The slip-up has attracted no shortage of commentary on social media, with some even suggesting the post was actually a case of 'any publicity is good publicity'.

Although the store hasn't opened yet, Sephora Australia has more than 15,000 Instagram followers.

Sephora in the limelight of late...

The Beauty retail giant recently found itself in hot water, having been accused by four women of Chinese descent of racial profiling. They claim the brand closed down Asian customers’ accounts during a 20% off sale, due to a belief that they would have resold discounted products for a profit.

Sephora has since defended its efforts to combat reselling, calling it 'a pervasive issue' after shutting down numerous accounts earlier this month.

However, the New York Daily News reported that attorney Doug Wigdor disagreed, stating that; “This is an egregious example of a retailer singling out individuals based on racial stereotypes.”

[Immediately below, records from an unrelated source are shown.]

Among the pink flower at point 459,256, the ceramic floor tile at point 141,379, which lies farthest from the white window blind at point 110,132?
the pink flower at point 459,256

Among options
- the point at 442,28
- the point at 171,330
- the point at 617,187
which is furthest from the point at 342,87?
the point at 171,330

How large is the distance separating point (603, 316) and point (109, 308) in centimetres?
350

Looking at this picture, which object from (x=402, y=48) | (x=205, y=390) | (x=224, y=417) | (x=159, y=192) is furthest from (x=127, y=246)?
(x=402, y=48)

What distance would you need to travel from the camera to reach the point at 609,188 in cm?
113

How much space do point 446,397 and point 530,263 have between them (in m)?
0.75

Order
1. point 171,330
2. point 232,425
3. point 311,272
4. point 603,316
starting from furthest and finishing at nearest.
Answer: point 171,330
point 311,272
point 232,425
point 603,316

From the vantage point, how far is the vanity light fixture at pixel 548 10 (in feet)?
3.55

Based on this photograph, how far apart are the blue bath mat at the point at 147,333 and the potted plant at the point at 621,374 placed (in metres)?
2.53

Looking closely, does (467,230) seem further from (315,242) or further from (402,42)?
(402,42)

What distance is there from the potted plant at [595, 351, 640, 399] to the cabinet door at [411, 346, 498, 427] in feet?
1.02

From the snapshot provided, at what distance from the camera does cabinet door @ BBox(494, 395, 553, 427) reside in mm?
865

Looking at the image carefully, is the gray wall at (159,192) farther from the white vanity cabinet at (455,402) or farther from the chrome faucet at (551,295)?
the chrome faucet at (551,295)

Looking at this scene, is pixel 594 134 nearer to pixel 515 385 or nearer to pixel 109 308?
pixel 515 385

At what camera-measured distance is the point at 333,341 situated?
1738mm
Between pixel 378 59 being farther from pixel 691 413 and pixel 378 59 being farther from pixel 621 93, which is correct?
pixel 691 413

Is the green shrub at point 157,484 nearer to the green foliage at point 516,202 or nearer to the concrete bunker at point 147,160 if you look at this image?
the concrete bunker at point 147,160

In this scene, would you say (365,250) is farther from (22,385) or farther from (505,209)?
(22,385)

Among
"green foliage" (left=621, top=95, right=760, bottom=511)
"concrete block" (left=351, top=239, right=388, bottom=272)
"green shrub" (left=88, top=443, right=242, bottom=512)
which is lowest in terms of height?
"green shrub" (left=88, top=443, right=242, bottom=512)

According to Manhattan Federal Court suit charges, the deactivated accounts were almost exclusively associated with email addresses or names that appeared to signify Asian ethnicity, or tied to Web domains originating from Asia, documents charge.

Two of the plaintiffs named in the suit are New Yorkers: Xiao Xiao of Manhattan and Tiantian Zou of Queens.

The documents also claim that various users still have not been able to reactivate their accounts despite pleas they don’t hustle beauty products on the black market.